━━ SUPPLIED DATA

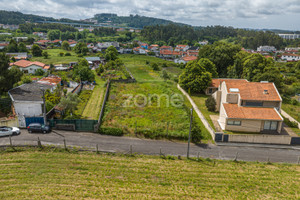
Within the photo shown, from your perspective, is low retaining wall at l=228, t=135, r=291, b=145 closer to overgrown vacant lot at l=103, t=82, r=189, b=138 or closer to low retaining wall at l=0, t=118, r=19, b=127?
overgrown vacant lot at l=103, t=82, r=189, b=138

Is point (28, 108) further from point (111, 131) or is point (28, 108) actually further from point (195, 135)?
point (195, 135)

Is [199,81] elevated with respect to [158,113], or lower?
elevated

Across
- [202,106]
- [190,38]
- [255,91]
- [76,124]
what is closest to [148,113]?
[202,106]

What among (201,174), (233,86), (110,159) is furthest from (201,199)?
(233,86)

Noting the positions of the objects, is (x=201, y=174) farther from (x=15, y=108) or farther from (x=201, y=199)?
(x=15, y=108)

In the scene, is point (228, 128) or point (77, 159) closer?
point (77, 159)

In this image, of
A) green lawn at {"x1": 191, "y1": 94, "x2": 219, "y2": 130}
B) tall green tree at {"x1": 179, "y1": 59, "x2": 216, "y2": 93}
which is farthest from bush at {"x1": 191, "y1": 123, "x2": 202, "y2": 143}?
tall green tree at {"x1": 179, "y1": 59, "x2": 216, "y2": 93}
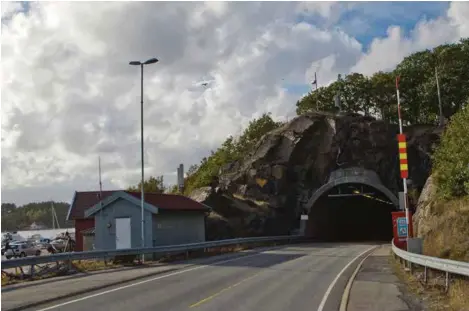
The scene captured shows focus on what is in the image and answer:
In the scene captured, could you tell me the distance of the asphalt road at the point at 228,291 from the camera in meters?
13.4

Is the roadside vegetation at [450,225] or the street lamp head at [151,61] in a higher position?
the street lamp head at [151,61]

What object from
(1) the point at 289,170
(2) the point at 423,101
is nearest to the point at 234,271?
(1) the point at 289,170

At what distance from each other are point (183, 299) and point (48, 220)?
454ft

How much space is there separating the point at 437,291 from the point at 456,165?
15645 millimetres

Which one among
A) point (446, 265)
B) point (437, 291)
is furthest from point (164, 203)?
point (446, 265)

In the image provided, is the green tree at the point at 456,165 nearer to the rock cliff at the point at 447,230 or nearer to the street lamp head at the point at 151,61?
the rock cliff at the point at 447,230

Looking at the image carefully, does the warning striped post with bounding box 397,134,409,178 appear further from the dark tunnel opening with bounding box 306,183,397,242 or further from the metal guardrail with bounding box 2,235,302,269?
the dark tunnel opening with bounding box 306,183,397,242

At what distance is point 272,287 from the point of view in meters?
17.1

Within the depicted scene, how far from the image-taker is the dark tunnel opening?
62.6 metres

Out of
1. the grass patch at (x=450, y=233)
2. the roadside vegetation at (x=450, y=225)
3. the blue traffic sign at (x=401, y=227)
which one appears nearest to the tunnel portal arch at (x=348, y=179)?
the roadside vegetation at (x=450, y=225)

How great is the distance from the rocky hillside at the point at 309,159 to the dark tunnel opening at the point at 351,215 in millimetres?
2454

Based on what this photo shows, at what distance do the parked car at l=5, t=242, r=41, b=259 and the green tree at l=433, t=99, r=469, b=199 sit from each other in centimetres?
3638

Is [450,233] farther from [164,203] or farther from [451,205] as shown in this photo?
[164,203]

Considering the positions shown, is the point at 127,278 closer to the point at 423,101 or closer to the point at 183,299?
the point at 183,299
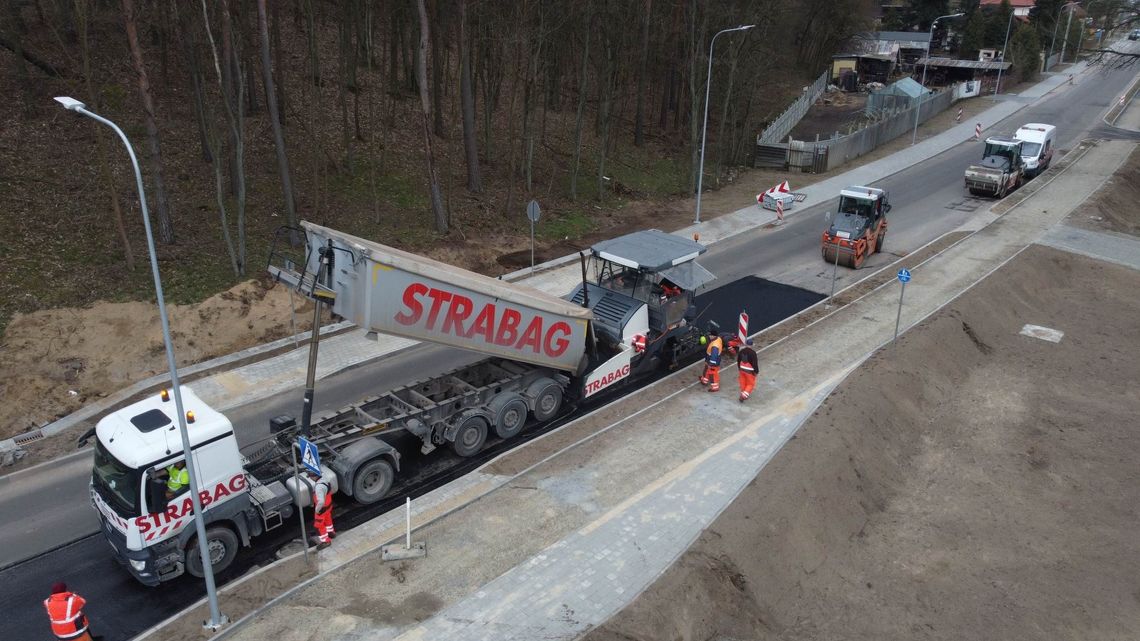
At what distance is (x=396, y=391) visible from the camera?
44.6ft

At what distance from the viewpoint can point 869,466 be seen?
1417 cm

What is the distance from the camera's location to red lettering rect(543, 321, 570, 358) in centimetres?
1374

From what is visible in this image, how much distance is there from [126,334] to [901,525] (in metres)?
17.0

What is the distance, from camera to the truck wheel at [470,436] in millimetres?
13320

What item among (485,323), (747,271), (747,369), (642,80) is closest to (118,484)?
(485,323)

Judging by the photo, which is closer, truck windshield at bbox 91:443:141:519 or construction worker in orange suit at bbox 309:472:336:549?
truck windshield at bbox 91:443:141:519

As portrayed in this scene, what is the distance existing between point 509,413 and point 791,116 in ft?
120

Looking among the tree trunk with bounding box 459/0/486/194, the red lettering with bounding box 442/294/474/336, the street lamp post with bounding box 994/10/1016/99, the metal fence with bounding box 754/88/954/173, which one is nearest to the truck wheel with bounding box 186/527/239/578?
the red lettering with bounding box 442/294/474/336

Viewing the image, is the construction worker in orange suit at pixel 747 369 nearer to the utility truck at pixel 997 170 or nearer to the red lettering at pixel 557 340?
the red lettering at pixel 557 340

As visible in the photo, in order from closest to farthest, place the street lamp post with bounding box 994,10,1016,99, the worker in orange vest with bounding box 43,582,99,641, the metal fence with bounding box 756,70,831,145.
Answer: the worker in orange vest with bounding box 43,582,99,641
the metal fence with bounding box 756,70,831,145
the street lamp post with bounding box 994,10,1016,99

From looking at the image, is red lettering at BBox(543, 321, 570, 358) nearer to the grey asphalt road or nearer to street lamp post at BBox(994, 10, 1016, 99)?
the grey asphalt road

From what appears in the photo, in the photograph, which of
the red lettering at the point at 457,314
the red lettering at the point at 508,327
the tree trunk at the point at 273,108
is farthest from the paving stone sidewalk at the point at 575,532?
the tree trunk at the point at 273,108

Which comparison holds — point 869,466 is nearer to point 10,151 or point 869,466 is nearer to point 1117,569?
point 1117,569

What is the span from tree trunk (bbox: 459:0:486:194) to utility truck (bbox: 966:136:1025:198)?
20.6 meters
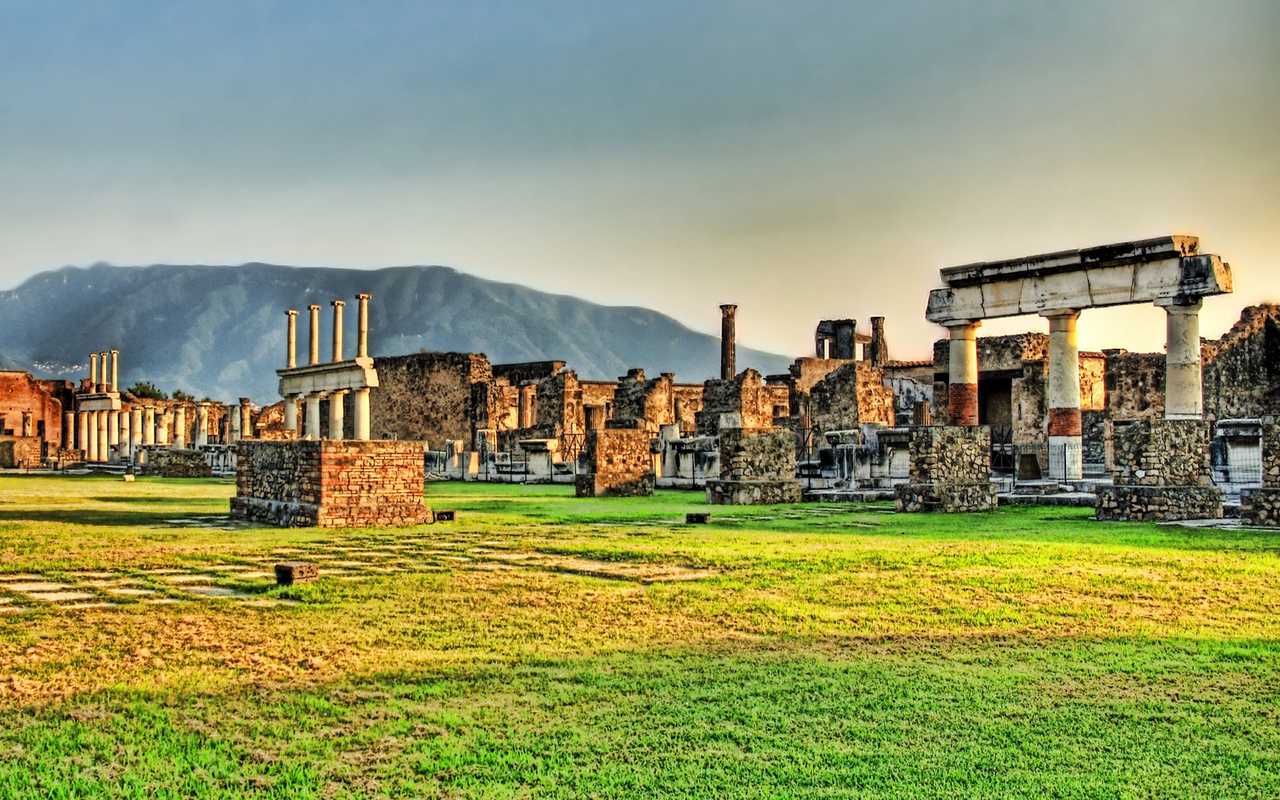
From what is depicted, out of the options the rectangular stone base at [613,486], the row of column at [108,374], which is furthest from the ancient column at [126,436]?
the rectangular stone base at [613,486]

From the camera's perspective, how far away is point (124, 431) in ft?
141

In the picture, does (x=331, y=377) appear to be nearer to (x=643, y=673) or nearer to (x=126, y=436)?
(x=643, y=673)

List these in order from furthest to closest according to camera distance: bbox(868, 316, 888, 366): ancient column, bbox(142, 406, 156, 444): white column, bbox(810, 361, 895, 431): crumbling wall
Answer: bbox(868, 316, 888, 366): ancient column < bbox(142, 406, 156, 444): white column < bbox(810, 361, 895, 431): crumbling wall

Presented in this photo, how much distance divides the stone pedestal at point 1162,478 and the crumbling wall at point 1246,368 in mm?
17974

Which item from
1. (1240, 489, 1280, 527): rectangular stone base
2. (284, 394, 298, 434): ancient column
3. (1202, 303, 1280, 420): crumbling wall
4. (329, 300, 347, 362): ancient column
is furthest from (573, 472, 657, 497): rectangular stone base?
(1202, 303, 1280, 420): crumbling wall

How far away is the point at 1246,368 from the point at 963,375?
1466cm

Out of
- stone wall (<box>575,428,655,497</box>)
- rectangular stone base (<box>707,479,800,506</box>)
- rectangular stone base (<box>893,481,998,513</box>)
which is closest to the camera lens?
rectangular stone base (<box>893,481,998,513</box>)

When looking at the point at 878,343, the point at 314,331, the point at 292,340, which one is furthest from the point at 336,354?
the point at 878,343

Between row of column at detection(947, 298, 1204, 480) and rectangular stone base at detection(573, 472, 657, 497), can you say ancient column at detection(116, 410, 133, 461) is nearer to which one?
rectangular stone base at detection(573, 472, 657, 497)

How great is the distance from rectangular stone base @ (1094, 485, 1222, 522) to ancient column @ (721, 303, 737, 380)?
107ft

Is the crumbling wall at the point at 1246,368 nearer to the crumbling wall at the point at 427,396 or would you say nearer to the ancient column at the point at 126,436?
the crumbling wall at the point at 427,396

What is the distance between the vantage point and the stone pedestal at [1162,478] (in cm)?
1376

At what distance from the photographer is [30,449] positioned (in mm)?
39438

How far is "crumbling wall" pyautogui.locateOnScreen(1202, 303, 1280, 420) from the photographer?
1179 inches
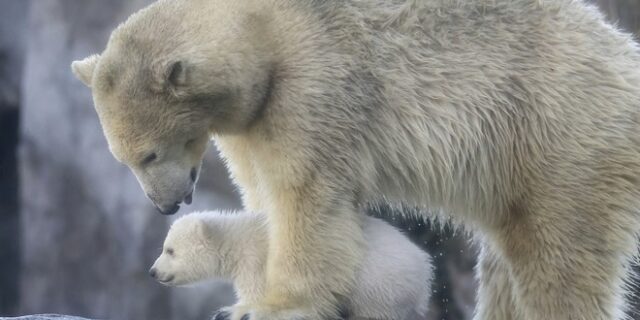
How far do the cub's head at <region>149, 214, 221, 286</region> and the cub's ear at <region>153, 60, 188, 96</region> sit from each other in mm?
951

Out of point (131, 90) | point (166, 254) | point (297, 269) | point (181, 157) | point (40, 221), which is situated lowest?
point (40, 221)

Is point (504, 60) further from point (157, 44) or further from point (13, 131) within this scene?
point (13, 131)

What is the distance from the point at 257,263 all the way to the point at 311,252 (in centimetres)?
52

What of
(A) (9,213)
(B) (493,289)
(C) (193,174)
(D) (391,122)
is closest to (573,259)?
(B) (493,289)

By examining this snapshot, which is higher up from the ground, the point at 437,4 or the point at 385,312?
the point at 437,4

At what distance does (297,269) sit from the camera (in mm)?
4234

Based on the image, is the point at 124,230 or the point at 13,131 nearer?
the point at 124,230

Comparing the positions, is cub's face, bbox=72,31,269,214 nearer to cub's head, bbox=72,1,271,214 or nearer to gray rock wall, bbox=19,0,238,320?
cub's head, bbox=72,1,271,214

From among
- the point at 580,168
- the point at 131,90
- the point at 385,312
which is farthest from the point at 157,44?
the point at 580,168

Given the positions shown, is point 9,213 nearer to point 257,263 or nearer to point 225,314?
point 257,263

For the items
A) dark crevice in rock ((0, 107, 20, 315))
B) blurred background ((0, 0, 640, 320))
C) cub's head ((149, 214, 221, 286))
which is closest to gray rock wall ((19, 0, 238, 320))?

━━━━

*STATED PROBLEM:* Can you copy out word for word the part that opens with the line containing "Between row of" and closes with the line containing "1179 inches"?

*EXERCISE OUTPUT:*
Between row of column at detection(947, 298, 1204, 480) and rectangular stone base at detection(573, 472, 657, 497), can you say ancient column at detection(116, 410, 133, 461) is nearer to which one?
rectangular stone base at detection(573, 472, 657, 497)

How great is the distance from rectangular stone base @ (1094, 485, 1222, 522) to ancient column @ (721, 303, 737, 380)?
107ft

Is the crumbling wall at the point at 1246,368 nearer to the crumbling wall at the point at 427,396 or would you say nearer to the ancient column at the point at 126,436?
the crumbling wall at the point at 427,396

What is the distance between the vantage point and the stone pedestal at [1162,478] (in cm)?
1376

At what distance from the photographer is [30,449] positioned (in mm)?
39438

How far is "crumbling wall" pyautogui.locateOnScreen(1202, 303, 1280, 420) from the photographer?
1179 inches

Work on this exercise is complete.